# Old john deere transom



## JoeKP (Feb 23, 2012)

IM going to try to get my grandfathers old John Deere tractor. I don't have the model yet. But the only issue it has is the transom locks up occasionally. How hard would it be for me to open the transom and look at fixing it?


----------



## phogbound (Jan 16, 2012)

I assume you mean the transmission. It's just righty tighty, lefty loosy. It will come apart easily if it's not rusted together. Is it a gear drive or a hydro? A gear drive could be a Peerless or Foote on a lawn tractor, or John Deere's own on a garden tractor. A hydro could have a broken bolt inside the differential housing or something out of place and binding. Go to a dealer and buy a service manual for that transmission. Clean everything and keep track of the position of all the parts. They all have a place and only work properly when they are in the right place. Rust can make it difficult. Don't use a hammer!


----------



## JoeKP (Feb 23, 2012)

phogbound said:


> I assume you mean the transmission. It's just righty tighty, lefty loosy. It will come apart easily if it's not rusted together. Is it a gear drive or a hydro? A gear drive could be a Peerless or Foote on a lawn tractor, or John Deere's own on a garden tractor. A hydro could have a broken bolt inside the differential housing or something out of place and binding. Go to a dealer and buy a service manual for that transmission. Clean everything and keep track of the position of all the parts. They all have a place and only work properly when they are in the right place. Rust can make it difficult. Don't use a hammer!

** Spatial relation records **
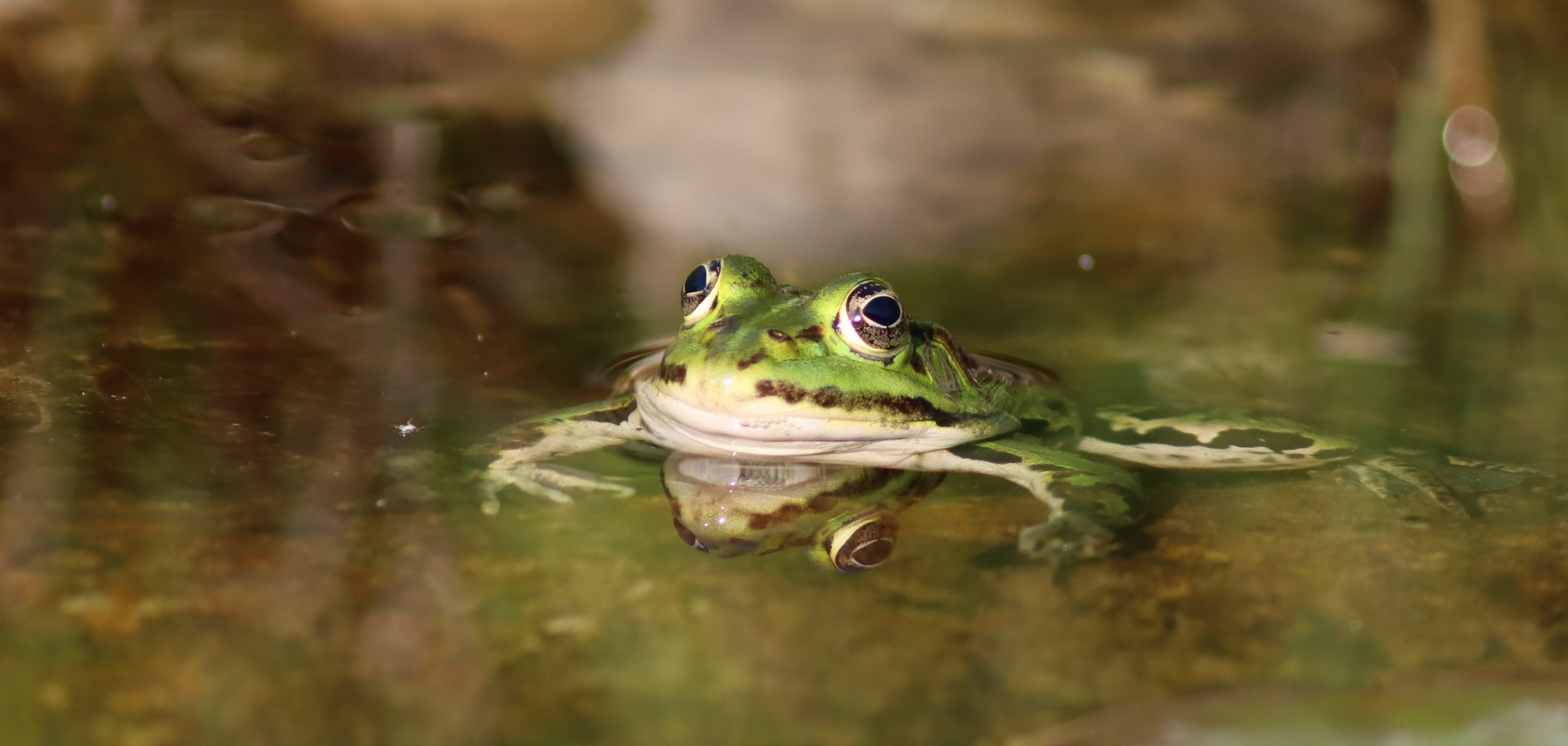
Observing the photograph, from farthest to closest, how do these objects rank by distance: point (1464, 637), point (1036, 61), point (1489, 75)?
point (1036, 61), point (1489, 75), point (1464, 637)

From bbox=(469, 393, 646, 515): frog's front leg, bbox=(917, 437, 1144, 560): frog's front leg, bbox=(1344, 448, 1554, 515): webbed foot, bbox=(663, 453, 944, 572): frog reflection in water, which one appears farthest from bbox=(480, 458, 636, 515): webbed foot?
bbox=(1344, 448, 1554, 515): webbed foot

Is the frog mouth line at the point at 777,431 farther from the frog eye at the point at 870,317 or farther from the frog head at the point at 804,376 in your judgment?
the frog eye at the point at 870,317

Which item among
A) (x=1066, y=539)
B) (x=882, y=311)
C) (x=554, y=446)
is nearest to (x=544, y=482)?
(x=554, y=446)

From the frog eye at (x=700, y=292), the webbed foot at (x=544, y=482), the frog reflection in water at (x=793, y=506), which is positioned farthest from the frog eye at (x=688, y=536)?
the frog eye at (x=700, y=292)

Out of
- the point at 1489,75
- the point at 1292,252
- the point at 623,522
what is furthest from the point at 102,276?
the point at 1489,75

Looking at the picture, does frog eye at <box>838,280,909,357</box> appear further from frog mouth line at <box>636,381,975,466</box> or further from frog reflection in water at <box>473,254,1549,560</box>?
frog mouth line at <box>636,381,975,466</box>

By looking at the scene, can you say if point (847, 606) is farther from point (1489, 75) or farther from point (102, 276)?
point (1489, 75)

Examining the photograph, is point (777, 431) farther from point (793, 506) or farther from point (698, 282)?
point (698, 282)
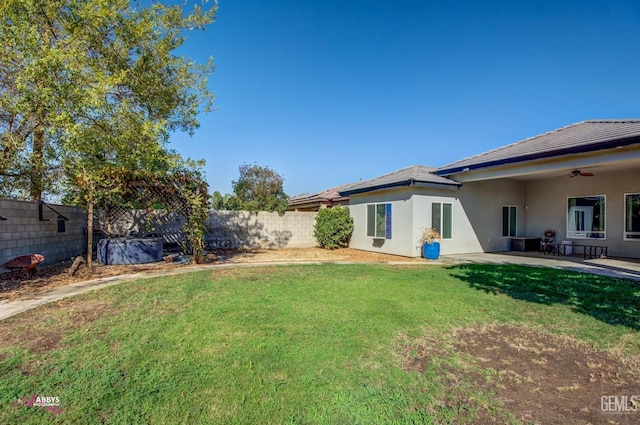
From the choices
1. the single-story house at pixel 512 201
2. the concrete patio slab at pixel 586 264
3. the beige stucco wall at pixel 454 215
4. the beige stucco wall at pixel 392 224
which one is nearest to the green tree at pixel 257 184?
the beige stucco wall at pixel 392 224

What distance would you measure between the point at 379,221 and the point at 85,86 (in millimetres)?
10968

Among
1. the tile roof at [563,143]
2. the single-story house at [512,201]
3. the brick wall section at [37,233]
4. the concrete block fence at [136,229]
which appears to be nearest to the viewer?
the brick wall section at [37,233]

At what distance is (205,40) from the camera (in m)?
11.8

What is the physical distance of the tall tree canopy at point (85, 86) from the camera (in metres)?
6.53

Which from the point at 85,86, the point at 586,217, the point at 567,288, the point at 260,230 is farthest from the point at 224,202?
the point at 586,217

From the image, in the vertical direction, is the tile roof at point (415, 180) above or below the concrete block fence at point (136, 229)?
above

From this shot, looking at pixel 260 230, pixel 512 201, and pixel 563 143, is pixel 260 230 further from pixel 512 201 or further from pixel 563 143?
pixel 563 143

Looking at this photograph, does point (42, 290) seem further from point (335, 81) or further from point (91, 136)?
point (335, 81)

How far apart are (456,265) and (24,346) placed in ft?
33.6

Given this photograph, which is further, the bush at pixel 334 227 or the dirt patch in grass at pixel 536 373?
the bush at pixel 334 227

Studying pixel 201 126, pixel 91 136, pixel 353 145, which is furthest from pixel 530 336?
pixel 353 145

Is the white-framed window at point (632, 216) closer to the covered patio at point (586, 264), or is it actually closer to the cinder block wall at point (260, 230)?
the covered patio at point (586, 264)
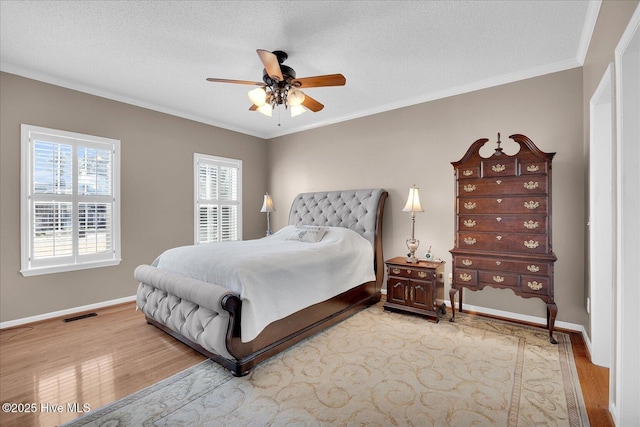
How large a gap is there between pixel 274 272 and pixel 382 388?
3.93 feet

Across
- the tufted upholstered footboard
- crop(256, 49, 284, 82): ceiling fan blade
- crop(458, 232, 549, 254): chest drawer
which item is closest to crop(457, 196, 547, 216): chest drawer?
crop(458, 232, 549, 254): chest drawer

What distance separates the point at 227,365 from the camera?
2.32 m

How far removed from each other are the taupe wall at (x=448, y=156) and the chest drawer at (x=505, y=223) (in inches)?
19.5

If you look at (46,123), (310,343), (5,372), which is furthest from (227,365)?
(46,123)

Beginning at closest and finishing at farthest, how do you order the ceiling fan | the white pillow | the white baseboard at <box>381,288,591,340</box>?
the ceiling fan < the white baseboard at <box>381,288,591,340</box> < the white pillow

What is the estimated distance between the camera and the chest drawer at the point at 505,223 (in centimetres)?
288

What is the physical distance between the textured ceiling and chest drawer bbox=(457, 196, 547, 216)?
143 centimetres

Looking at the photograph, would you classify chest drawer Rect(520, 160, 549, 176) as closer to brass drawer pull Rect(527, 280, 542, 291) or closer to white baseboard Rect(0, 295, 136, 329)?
brass drawer pull Rect(527, 280, 542, 291)

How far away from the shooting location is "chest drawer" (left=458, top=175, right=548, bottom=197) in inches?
Answer: 113

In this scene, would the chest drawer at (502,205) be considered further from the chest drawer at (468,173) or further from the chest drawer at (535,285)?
the chest drawer at (535,285)

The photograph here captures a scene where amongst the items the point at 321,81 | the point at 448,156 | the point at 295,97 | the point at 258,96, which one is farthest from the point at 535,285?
the point at 258,96

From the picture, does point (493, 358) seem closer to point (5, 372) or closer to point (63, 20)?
point (5, 372)

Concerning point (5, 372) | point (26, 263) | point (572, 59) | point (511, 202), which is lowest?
point (5, 372)

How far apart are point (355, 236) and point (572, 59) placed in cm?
292
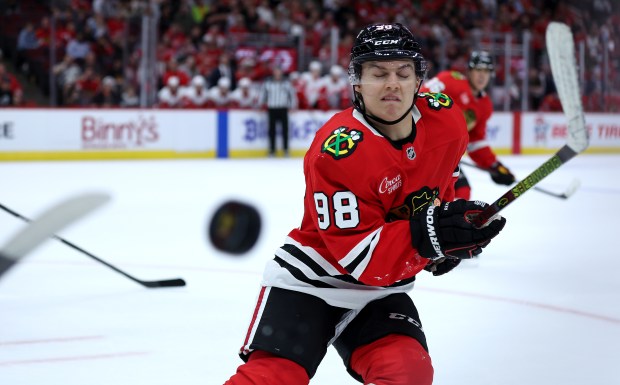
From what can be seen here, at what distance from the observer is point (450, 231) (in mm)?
1864

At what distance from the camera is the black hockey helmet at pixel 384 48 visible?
2055 millimetres

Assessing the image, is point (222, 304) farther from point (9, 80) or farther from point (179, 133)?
point (179, 133)

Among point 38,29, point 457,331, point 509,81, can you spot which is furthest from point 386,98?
point 509,81

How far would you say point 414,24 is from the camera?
601 inches

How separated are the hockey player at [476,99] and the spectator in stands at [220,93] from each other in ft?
23.0

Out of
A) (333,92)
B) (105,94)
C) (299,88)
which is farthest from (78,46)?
(333,92)

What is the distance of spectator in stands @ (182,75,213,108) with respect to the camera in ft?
39.0

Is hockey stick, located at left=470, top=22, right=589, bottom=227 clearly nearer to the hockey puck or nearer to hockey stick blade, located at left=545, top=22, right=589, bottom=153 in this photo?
hockey stick blade, located at left=545, top=22, right=589, bottom=153

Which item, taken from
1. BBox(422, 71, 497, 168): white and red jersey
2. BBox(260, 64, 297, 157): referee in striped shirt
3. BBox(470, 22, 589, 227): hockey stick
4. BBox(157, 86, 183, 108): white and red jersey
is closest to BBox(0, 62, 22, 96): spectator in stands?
BBox(157, 86, 183, 108): white and red jersey

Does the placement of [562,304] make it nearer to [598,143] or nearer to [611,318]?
[611,318]

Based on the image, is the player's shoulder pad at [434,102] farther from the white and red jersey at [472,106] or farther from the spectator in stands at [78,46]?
the spectator in stands at [78,46]

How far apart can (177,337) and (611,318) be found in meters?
1.70

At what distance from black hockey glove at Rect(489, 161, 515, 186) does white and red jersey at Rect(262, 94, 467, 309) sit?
3174 millimetres

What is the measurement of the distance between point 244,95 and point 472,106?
7.40m
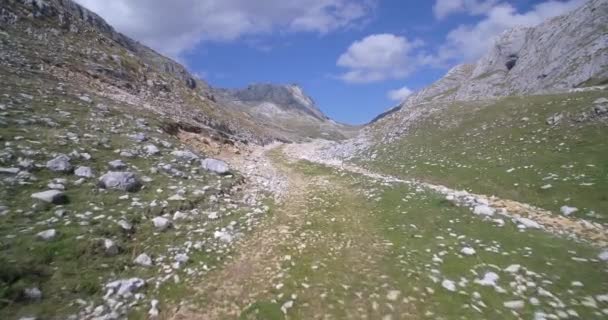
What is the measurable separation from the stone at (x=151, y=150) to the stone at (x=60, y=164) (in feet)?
16.9

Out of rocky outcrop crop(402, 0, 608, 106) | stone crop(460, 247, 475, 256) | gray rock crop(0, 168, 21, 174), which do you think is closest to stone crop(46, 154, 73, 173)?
gray rock crop(0, 168, 21, 174)

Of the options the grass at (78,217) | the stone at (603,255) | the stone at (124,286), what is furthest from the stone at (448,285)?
the stone at (124,286)

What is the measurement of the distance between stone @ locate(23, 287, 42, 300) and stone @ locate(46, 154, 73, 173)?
25.0ft

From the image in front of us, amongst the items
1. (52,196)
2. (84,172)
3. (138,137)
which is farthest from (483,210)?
(138,137)

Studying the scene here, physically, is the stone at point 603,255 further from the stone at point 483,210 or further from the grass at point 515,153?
the grass at point 515,153

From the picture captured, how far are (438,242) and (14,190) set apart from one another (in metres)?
16.0

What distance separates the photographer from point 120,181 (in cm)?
1446

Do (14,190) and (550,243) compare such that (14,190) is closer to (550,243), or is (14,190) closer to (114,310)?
(114,310)

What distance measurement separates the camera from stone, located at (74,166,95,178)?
14211mm

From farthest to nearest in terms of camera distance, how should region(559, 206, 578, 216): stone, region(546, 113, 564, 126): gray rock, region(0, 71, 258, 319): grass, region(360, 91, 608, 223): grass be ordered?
region(546, 113, 564, 126): gray rock, region(360, 91, 608, 223): grass, region(559, 206, 578, 216): stone, region(0, 71, 258, 319): grass

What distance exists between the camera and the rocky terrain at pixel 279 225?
28.5ft

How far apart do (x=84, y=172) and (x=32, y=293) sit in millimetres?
7797

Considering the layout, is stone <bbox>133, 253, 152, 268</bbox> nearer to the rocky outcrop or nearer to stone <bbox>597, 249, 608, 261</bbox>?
stone <bbox>597, 249, 608, 261</bbox>

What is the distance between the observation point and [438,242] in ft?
Answer: 42.3
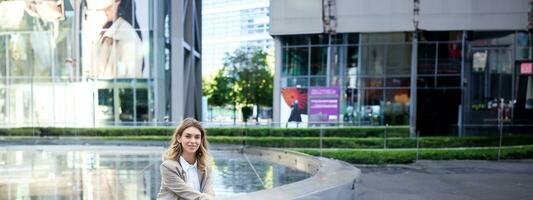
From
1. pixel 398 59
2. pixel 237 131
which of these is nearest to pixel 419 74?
pixel 398 59

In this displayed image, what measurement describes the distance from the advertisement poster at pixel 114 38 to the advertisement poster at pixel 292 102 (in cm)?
1074

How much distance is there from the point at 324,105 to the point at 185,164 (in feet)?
74.9

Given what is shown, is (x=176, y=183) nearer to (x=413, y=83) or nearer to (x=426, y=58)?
(x=413, y=83)

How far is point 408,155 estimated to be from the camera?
16.0 meters

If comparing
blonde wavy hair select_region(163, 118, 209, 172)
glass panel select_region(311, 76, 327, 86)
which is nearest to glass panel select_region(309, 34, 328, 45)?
glass panel select_region(311, 76, 327, 86)

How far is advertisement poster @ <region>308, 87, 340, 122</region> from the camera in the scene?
1016 inches

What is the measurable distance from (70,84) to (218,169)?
2551cm

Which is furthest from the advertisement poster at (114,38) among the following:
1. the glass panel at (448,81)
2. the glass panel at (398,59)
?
the glass panel at (448,81)

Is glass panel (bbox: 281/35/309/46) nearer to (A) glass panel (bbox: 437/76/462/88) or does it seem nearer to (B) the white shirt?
(A) glass panel (bbox: 437/76/462/88)

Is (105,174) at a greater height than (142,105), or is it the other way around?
(142,105)

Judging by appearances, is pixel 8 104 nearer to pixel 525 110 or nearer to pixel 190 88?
pixel 190 88

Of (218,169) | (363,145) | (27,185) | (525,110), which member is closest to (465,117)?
(525,110)

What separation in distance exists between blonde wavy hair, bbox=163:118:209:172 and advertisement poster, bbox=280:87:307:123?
104 feet

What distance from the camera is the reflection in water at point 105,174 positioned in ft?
27.7
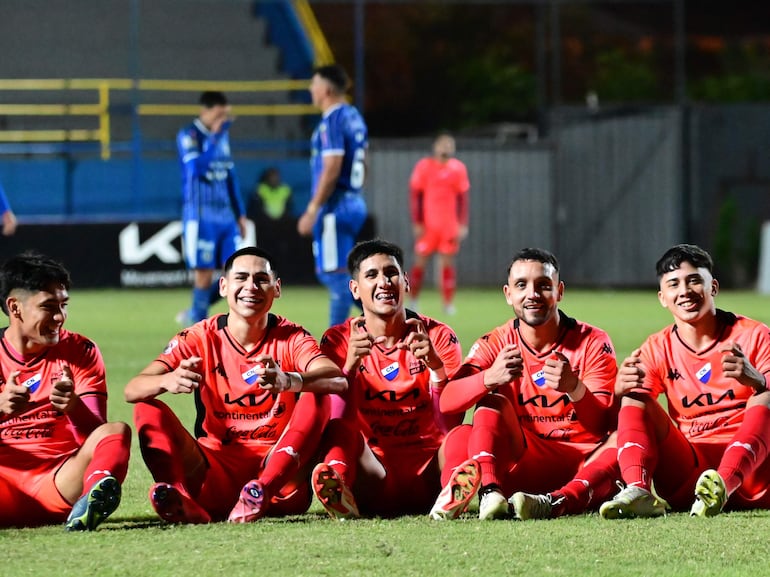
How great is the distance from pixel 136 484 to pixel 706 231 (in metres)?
17.8

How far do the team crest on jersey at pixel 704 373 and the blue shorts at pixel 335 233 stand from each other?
5.49 metres

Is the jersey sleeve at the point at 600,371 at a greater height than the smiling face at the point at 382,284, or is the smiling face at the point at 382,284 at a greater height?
the smiling face at the point at 382,284

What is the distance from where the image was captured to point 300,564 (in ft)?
15.9

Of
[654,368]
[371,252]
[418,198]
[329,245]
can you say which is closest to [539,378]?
[654,368]

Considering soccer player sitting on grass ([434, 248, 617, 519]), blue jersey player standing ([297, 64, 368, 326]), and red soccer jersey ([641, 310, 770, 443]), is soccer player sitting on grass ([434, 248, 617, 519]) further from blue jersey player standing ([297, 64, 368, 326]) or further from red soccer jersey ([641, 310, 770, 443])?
blue jersey player standing ([297, 64, 368, 326])

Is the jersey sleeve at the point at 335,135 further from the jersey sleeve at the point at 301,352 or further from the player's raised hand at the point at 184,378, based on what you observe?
the player's raised hand at the point at 184,378

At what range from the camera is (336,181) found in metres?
11.4

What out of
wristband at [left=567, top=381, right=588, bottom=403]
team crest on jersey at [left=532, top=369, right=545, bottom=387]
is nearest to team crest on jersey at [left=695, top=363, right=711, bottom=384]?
wristband at [left=567, top=381, right=588, bottom=403]

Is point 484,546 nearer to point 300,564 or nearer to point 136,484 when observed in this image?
point 300,564

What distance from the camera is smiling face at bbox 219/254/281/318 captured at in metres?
6.07

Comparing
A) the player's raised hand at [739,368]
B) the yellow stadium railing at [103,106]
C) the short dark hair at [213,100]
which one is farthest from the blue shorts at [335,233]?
the yellow stadium railing at [103,106]

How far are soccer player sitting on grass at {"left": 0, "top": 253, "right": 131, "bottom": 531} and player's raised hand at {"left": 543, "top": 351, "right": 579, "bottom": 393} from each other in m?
1.60

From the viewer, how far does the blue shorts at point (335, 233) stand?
11344 mm

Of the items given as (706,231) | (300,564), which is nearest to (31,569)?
(300,564)
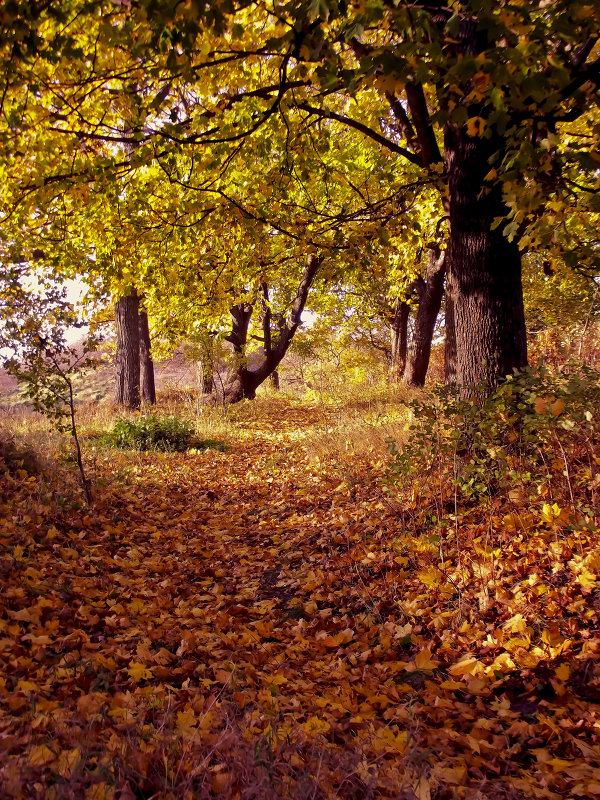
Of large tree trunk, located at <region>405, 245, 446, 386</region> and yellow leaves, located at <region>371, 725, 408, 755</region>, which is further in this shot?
large tree trunk, located at <region>405, 245, 446, 386</region>

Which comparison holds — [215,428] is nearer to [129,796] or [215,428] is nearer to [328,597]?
[328,597]

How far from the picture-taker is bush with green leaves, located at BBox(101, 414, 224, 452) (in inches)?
392

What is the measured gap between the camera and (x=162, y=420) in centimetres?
1070

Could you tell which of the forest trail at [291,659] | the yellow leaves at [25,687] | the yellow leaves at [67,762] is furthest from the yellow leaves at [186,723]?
the yellow leaves at [25,687]

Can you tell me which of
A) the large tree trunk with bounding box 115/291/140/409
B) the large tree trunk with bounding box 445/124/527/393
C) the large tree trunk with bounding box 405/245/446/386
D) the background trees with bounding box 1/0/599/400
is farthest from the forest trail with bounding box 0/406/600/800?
the large tree trunk with bounding box 115/291/140/409

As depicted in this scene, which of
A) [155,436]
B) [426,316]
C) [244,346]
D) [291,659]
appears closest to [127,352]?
[244,346]

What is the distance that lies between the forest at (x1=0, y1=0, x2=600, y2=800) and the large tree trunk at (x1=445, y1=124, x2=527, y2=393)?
0.03 meters

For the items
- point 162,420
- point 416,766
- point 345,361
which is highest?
point 345,361

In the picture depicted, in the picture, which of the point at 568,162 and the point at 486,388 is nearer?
the point at 568,162

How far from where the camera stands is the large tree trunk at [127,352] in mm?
14773

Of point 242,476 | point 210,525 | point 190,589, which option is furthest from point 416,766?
point 242,476

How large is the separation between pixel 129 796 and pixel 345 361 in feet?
74.8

** TASKS **
A: Extract each line of the records that contains the string "pillow".
B: Please carry on the forum thread about the old John Deere tractor, picking up after its last sentence.

** RESPONSES BY TASK **
A:
Beginning at closest and finishing at farthest, how do you order the ceiling fan | the white pillow | the white baseboard at <box>381,288,591,340</box>?
the ceiling fan < the white baseboard at <box>381,288,591,340</box> < the white pillow

B:
Yes I do. It's a gear drive. I'm not sure what brand. It is the second. This same issue happened years ago and my grandfather just bought a new transom. When I have time to stop there I'm going to get numbers there is no rust on it either


----------



## thiggy (Nov 10, 2010)

A transom is one of the beams running across the rear of a boat's hull.:fineprint


----------



## JoeKP (Feb 23, 2012)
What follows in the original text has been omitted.